Michael Tomasky imagines how Cruz could become the next Republican presidential nominee: But if Clinton gets in, unemployment is below 7 percent, and America is scandal-and-calamity free, I bet conservatives will think in the back of their minds, “What the hell, we’re gonna lose anyway, so we might as well choose someone we really like, […]

Michael Tomasky imagines how Cruz could become the next Republican presidential nominee:

But if Clinton gets in, unemployment is below 7 percent, and America is scandal-and-calamity free, I bet conservatives will think in the back of their minds, “What the hell, we’re gonna lose anyway, so we might as well choose someone we really like, which we didn’t do last time, and be entertained in the process.”

Once again, Tomasky gets things backwards. If economic conditions are improving, Republicans won’t respond by nominating an ideological candidate on the assumption that they are going to lose anyway. There might be a temptation to do that when economic conditions are poor, but it is exactly what they didn’t do in 1996 and 2000 when unemployment was a lot lower than 7%. Republicans place an even greater emphasis on nominating a “centrist” candidate when the other party has a clear advantage. The longer that the GOP is out of the White House, the less inclined most primary voters and donors will be to take a chance on a very conservative nominee, and they are already not very inclined to take that chance. As we get closer to the end of Obama’s second term, the desire to get a Republican–any Republican–in the White House will intensify so much that it is doubtful that any of the very conservative potential candidates will win the nomination. Besides, the last thing that supporters of an ideological candidate would want is to make him the nominee in a year when his defeat seems assured, since that would harm the candidate’s cause and associate his name with a major election loss. Modern conservatives may remember Goldwater’s landslide defeat as a major milestone in the history of the conservative movement, but no one wants to repeat the experience.
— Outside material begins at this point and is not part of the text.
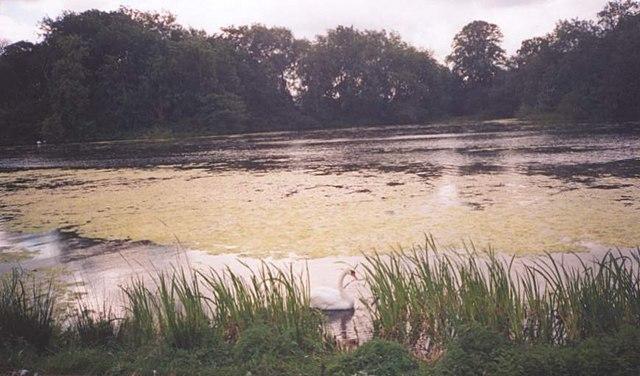 The Lake at Sudbury Hall - geograph.org.uk - 155460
It is possible that the prospect of a Clinton candidacy could discourage many potential candidates from both parties from declaring, and in that case an ideological Republican candidate might sneak through in a smaller or weaker field. Even so, it seems just as likely that a relative moderate could benefit from the same process. If Clinton runs and she is perceived to be the clear favorite in the race, Republicans will probably feel compelled to go with the most “centrist” option available to maximize their chances of winning and to limit the damage in the event of defeat. The GOP certainly doesn’t want to lose a third consecutive presidential election, and it definitely doesn’t want to lose in a landslide, and that suggests that there won’t be enough interest in a Cruz candidacy once it comes time to start voting.